I have a dataset with ~ 330 000 rows. Each observation represents a period where an individual recieved a welfare benefit called "care allowance". The benefit is meant to replace income when the recipient has to be absent from work in order to care for their child full-time due to serious illness or to accompany them to a specialist healthcare institution.
There was a change in legislation regarding the welfare benefit in 2017, and one of my research questions concerns changes in the size and composition of the recipient population. My dataset contains information regarding regarding each case of benefit reception from Jan 1st 2016 to Dec 31 2021.

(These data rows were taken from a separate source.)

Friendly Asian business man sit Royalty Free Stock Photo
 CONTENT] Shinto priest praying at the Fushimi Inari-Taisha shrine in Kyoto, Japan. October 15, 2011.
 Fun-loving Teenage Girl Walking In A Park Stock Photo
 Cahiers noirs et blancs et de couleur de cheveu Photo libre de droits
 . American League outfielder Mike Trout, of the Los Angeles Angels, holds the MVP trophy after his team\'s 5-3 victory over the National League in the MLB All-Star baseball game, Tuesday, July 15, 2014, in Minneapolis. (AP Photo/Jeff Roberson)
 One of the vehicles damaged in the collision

I want to portray the development in the amount of work days that have been compensated by the care allowance scheme over time. In many cases a period of care allowance reception can span years. I want to count the number of business days (e.g monday through friday) in the interval from the start date and end date of the reception period that falls within each of the years from 2016 to 2021.
I am only able to get the count of ordinary days for each year. I would be very appreciative of suggestions on how to modify my code so that df$bdays == df$days and the vars(days16:days21) count the number of business days instead.
Update
@Marcus' suggestion works well enough on a small dataset, but takes an unwieldy amount of time to execute on my larger dataset (over an hour and a half). I've come up with a solution using purrr::map2_dbl()
Original code:
library(bizdays)
library(lubridate)
library(dplyr)
id <- sort(sample(1:100, 1000, replace = T))

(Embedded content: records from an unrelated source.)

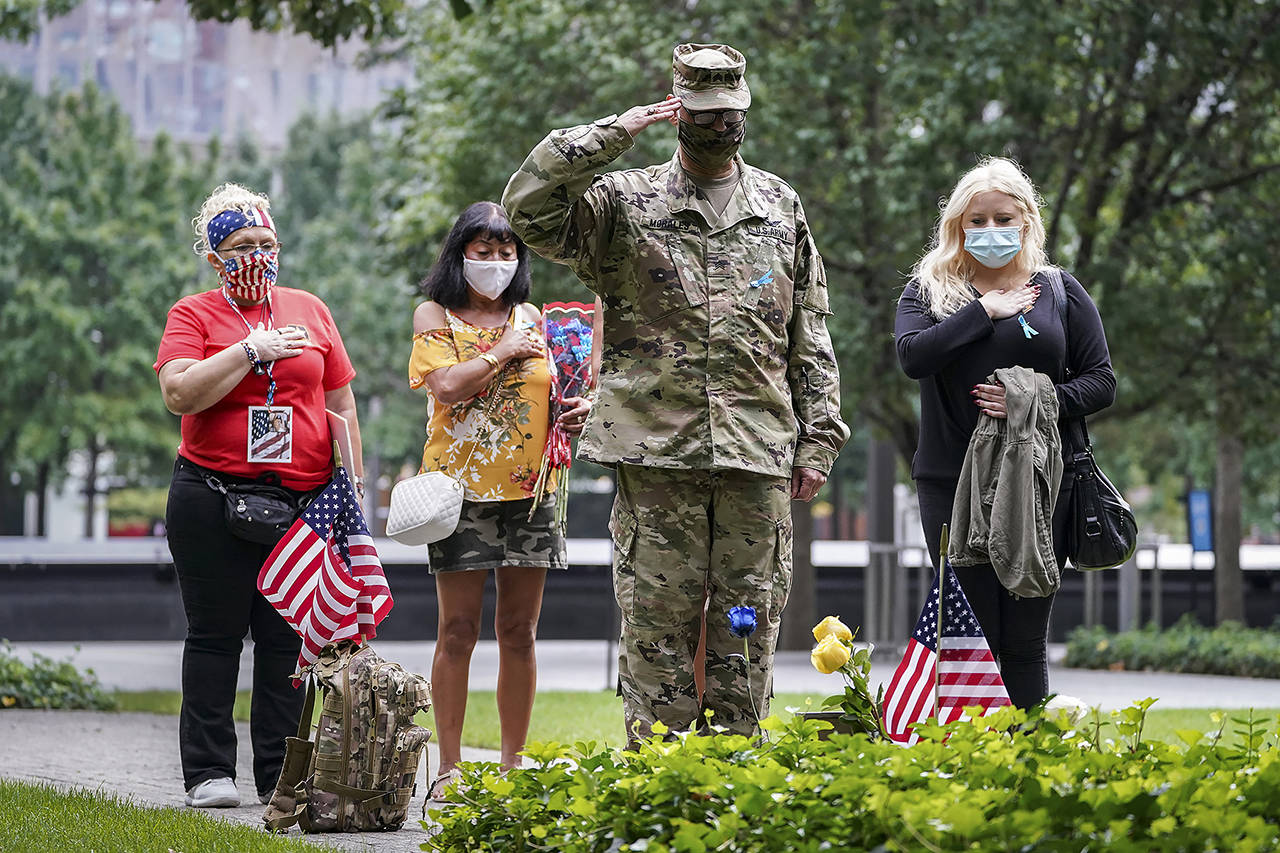 U.S. Army Sgt. Edwin Morales (center right) salutes after placing flowers for fallen FDNY firefighter Ruben D. Correa at the National September 11 Memorial and Museum on Friday in New York. (AP Photo/John Minchillo)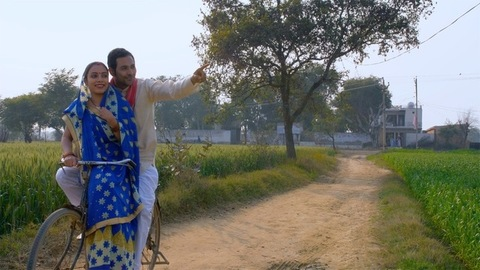 Married village couple enjoying a bicycle ride together in their agricultural land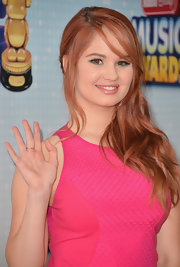 Debby Ryan pulled back her strawberry locks into a side-swept, wavy 'do.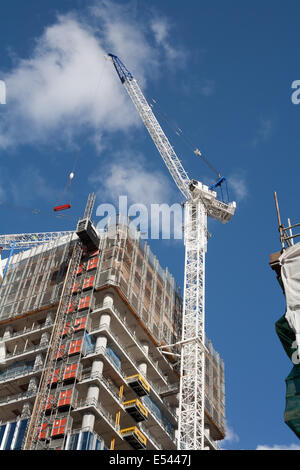 Crane being used in the construction of a new skyscraper. - Stock Image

start_date <- sample(seq(ymd("2016-01-01"), ymd("2021-12-30"), by="day"), 1000)
end_date <- sample(seq(ymd("2016-01-01"), ymd("2021-12-31"), by="day"), 1000)
df <- data.frame(id, start_date, end_date) %>%
filter(end_date > start_date) %>%
mutate(interval = interval(start = start_date, end = end_date))
df <- df %>%
mutate(days16 = as.period(intersect(interval, interval(ymd("2016-01-01"), ymd("2016-12-31"))))%/%days(1),
days17 = as.period(intersect(interval, interval(ymd("2017-01-01"), ymd("2017-12-31"))))%/%days(1),
days18 = as.period(intersect(interval, interval(ymd("2018-01-01"), ymd("2018-12-31"))))%/%days(1),
days19 = as.period(intersect(interval, interval(ymd("2019-01-01"), ymd("2019-12-31"))))%/%days(1),
days20 = as.period(intersect(interval, interval(ymd("2020-01-01"), ymd("2020-12-31"))))%/%days(1),
days21 = as.period(intersect(interval, interval(ymd("2021-01-01"), ymd("2021-12-31"))))%/%days(1))
df[is.na(df)] <- 0
cal <- create.calendar(name = "mycal", weekdays=c("saturday", "sunday"))
df <- df %>%
mutate(days = days16 + days17 + days18 + days19 + days20 + days21) %>%
mutate(bdays = bizdays(start_date, end_date, cal)) %>%
arrange(id, start_date)
head(df, n = 10)
#> id start_date end_date interval days16 days17 days18
#> 1 1 2016-03-15 2017-04-20 2016-03-15 UTC--2017-04-20 UTC 289 110 0
#> 2 1 2016-07-10 2018-12-14 2016-07-10 UTC--2018-12-14 UTC 173 364 347
#> 3 1 2018-03-06 2021-01-11 2018-03-06 UTC--2021-01-11 UTC 0 0 298
#> 4 1 2018-09-01 2019-04-21 2018-09-01 UTC--2019-04-21 UTC 0 0 121
#> 5 2 2016-04-27 2019-04-28 2016-04-27 UTC--2019-04-28 UTC 247 364 364
#> 6 2 2016-08-13 2019-09-10 2016-08-13 UTC--2019-09-10 UTC 139 364 364
#> 7 2 2016-10-03 2017-10-05 2016-10-03 UTC--2017-10-05 UTC 88 277 0
#> 8 2 2018-05-12 2018-07-17 2018-05-12 UTC--2018-07-17 UTC 0 0 65
#> 9 2 2019-08-29 2021-10-11 2019-08-29 UTC--2021-10-11 UTC 0 0 0
#> 10 2 2019-10-08 2020-08-05 2019-10-08 UTC--2020-08-05 UTC 0 0 0
#> days19 days20 days21 days bdays
#> 1 0 0 0 399 287
#> 2 0 0 0 884 634
#> 3 364 364 10 1036 744
#> 4 111 0 0 232 164
#> 5 118 0 0 1093 782
#> 6 252 0 0 1119 801
#> 7 0 0 0 365 263
#> 8 0 0 0 65 46
#> 9 123 364 283 770 552
#> 10 83 217 0 300 216
Created on 2022-09-30 by the reprex package (v2.0.1)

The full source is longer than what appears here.